Past Life Regression: The Case of Bridey Murphy
Monday February 25, 2008 8:16 AM
In 1952, an amateur hypnotist in Colorado performed a past-life regression with a local named Virginia Tighe. In the first hypnosis session, and for many times after, Virginia spoke in an Irish accent, sang Irish songs and told stories, and identified herself as Bridey Murphy from Cork, Ireland, born in 1798 and dead in 1854. The hypnotist, Morey Bernstein, published the bestseller The Search for Bridey Murphy to tell the tale, renaming Virginia as Ruth Simmons. Tapes of the actual hypnosis sessions were also sold, snapped up in droves.

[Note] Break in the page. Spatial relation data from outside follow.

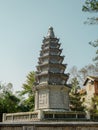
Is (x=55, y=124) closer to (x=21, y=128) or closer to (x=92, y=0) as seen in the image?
(x=21, y=128)

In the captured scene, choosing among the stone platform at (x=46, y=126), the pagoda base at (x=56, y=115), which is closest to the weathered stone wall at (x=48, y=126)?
the stone platform at (x=46, y=126)

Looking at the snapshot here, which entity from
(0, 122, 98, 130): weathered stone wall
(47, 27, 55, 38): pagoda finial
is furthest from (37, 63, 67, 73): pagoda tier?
(0, 122, 98, 130): weathered stone wall

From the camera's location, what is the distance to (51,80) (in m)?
34.7

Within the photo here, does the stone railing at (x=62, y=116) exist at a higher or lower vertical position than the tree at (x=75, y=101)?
lower

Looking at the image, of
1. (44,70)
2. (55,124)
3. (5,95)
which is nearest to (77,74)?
(44,70)

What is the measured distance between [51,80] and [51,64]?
2.42m

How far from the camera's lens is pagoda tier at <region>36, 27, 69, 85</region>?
115 ft

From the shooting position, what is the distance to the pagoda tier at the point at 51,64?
34938mm

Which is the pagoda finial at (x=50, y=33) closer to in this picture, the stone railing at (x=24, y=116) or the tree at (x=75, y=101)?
the tree at (x=75, y=101)

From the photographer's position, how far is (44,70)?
118 ft

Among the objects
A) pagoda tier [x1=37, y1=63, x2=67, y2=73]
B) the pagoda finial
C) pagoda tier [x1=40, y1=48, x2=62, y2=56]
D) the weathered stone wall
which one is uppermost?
the pagoda finial

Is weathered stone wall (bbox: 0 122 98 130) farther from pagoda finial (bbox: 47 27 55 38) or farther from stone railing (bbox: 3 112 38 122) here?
pagoda finial (bbox: 47 27 55 38)

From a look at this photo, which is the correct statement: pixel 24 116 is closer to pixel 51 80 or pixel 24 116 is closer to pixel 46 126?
pixel 51 80

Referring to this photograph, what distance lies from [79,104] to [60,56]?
8.64 metres
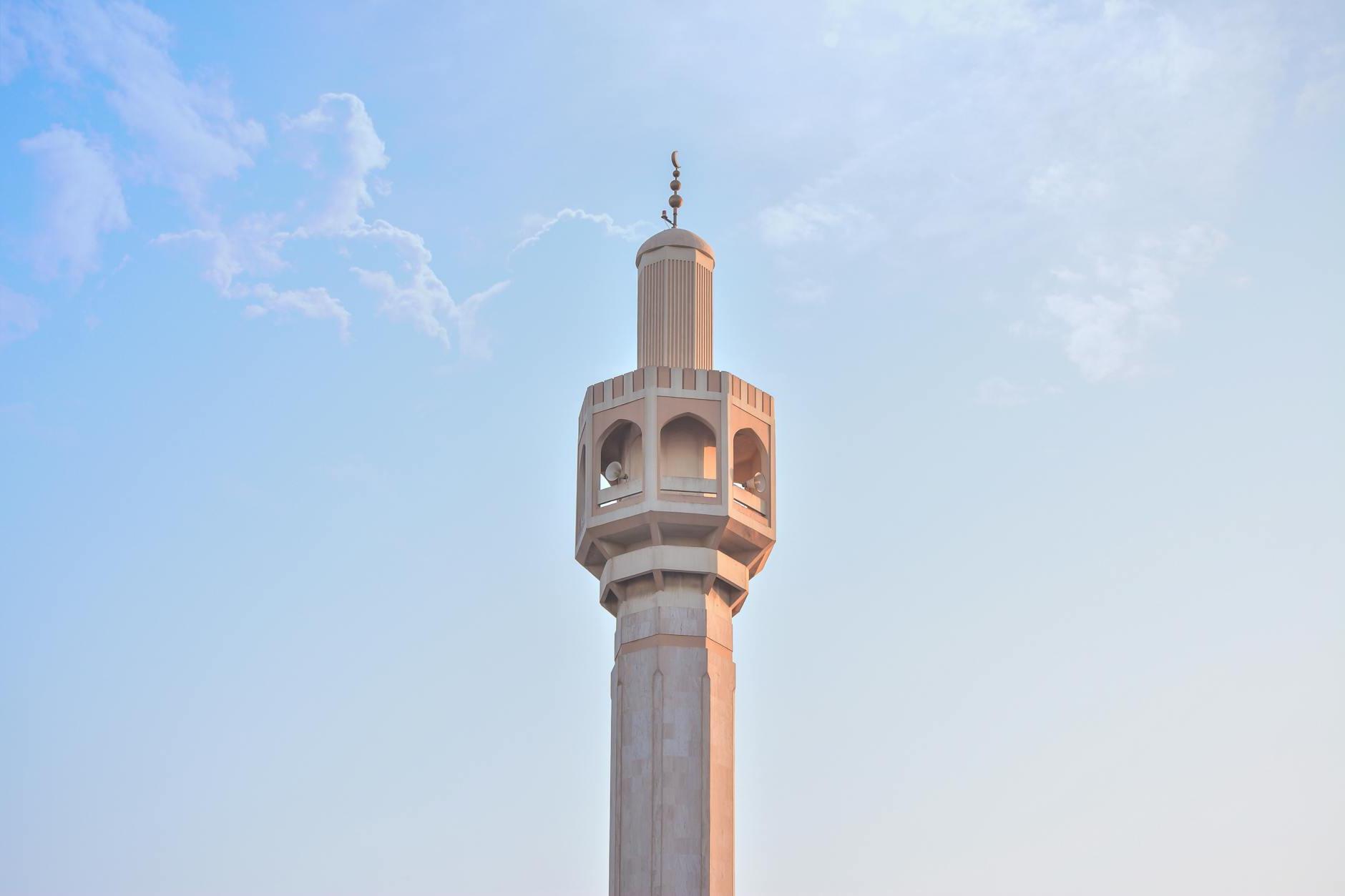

Support for the story came from the number of obscure details about Ireland that Virginia furnished. But disbelief came from numerous sources and for many reasons. Newspapers traveled to Ireland to investigate — did a Bridey Murphy live in Ireland in the 19th century? No evidence was found. But one domestic paper reportedly found a Bridie Murphey Corkell that lived in the house across the street from Virginia’s childhood home in Wisconsin, indicating the stories told under hypnosis were memories rather than past-life experiences. Additionally, other reviewers noted that the obscure details Virginia provided were probably familiar to any person of Irish descent.
The success of the book made many readers look twice at reincarnation and ideas outside of common religious beliefs of life after death, as well as accepted science. Believers say that this accounts for the vociferous attacks upon the book at the time and after.